RECORDS SHOWN:
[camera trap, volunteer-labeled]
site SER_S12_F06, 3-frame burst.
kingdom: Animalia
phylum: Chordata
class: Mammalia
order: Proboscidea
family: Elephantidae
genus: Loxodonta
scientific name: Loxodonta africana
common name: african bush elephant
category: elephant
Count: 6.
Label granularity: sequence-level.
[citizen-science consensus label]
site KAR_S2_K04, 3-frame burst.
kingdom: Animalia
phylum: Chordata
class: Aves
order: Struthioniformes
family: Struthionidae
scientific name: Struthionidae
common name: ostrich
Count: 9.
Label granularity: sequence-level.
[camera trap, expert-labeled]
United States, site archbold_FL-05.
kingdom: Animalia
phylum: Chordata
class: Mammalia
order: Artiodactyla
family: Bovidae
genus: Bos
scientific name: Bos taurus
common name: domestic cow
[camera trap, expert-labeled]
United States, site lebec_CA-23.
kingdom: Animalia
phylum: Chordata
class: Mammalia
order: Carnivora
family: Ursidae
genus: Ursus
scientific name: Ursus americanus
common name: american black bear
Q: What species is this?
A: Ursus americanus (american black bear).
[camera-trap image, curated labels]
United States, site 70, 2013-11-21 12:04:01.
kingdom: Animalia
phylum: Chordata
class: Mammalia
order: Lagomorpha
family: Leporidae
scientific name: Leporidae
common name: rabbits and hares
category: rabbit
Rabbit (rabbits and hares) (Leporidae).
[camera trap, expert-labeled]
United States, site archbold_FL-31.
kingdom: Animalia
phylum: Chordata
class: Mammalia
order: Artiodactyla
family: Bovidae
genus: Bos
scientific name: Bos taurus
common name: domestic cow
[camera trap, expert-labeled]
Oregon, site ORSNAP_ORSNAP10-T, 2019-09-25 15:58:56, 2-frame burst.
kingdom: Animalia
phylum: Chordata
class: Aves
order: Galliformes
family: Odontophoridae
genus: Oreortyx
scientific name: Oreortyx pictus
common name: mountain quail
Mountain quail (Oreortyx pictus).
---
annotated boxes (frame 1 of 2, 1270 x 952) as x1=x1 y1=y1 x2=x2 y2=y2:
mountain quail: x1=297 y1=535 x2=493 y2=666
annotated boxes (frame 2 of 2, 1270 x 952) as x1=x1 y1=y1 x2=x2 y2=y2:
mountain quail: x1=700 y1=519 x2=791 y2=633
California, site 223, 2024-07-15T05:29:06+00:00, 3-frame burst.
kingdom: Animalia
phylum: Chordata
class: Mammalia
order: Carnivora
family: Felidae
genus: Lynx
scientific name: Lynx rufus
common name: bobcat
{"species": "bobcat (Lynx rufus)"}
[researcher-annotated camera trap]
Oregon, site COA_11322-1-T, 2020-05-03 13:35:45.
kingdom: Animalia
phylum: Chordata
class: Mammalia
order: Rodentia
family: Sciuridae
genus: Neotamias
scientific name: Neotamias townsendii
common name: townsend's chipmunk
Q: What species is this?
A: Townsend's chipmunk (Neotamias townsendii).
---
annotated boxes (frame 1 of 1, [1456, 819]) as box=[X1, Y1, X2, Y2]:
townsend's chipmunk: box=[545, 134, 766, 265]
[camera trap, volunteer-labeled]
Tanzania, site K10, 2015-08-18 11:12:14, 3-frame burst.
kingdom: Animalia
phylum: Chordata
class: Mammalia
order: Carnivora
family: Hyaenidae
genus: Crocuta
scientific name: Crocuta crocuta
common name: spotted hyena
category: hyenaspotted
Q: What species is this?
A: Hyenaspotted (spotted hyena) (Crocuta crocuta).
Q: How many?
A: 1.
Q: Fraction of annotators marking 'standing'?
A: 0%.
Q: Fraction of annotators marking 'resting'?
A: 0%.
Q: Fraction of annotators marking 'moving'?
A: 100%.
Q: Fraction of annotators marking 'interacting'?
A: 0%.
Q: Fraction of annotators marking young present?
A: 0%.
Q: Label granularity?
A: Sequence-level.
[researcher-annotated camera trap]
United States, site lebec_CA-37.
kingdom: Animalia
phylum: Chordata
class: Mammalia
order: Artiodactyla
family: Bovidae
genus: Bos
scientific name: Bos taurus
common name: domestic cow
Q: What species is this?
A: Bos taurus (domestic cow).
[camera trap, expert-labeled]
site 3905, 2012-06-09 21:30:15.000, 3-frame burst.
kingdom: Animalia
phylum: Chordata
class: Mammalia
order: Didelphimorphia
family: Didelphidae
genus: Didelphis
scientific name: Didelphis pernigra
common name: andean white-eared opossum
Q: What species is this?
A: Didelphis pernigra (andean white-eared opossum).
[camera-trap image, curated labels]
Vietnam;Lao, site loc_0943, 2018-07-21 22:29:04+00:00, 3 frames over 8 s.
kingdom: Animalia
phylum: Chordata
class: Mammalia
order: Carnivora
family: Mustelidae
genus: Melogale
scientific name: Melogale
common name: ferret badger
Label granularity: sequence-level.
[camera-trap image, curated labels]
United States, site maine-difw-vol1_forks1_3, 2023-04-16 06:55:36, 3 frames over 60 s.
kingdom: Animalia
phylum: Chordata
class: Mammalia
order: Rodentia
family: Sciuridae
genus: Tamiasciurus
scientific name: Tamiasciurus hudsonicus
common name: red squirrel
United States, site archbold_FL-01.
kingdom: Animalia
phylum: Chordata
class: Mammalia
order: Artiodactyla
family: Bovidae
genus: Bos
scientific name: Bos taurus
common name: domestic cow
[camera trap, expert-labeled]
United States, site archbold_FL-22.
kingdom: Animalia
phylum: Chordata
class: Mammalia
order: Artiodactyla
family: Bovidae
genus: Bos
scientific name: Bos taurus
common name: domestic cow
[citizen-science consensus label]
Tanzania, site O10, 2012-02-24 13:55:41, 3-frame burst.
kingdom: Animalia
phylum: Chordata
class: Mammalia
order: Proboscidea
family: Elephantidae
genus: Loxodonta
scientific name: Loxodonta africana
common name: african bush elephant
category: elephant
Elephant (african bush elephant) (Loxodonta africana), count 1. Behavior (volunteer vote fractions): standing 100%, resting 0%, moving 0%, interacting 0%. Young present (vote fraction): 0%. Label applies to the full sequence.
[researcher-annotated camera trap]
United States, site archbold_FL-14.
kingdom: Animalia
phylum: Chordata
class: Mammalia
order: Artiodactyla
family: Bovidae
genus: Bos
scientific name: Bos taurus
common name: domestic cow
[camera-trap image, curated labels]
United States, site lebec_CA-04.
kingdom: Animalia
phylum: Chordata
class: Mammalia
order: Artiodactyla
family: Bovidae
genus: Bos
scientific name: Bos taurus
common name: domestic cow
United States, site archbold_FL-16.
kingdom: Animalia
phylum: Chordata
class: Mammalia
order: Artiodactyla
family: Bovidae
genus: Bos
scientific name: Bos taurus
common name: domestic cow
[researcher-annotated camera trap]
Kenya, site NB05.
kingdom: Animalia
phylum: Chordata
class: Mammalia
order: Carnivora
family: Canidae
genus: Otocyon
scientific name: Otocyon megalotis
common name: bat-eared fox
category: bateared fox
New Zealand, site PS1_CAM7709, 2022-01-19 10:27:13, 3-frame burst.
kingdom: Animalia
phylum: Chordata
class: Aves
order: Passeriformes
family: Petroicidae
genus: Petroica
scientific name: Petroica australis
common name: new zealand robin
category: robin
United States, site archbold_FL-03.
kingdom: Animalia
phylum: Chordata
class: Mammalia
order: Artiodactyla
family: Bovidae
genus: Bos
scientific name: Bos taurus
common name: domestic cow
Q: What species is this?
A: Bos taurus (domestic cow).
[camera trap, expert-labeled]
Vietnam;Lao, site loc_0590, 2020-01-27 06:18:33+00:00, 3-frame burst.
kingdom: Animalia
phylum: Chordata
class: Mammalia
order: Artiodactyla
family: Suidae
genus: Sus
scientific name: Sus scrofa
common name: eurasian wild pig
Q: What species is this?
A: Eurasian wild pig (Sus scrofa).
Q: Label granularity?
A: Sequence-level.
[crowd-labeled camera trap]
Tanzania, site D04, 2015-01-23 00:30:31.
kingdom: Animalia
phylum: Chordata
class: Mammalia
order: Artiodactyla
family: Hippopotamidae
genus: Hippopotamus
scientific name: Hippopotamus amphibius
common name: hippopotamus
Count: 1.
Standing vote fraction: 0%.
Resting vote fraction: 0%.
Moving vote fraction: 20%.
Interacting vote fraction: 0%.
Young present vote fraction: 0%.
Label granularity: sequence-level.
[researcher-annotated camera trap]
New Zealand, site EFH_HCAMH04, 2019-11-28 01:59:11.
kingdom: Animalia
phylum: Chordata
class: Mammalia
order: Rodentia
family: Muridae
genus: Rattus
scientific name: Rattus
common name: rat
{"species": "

TASK DIRECTIONS: Line count for the string "marking": state how many lines in the data contain it, and output nothing else.

ANSWER TO THIS EXERCISE: 5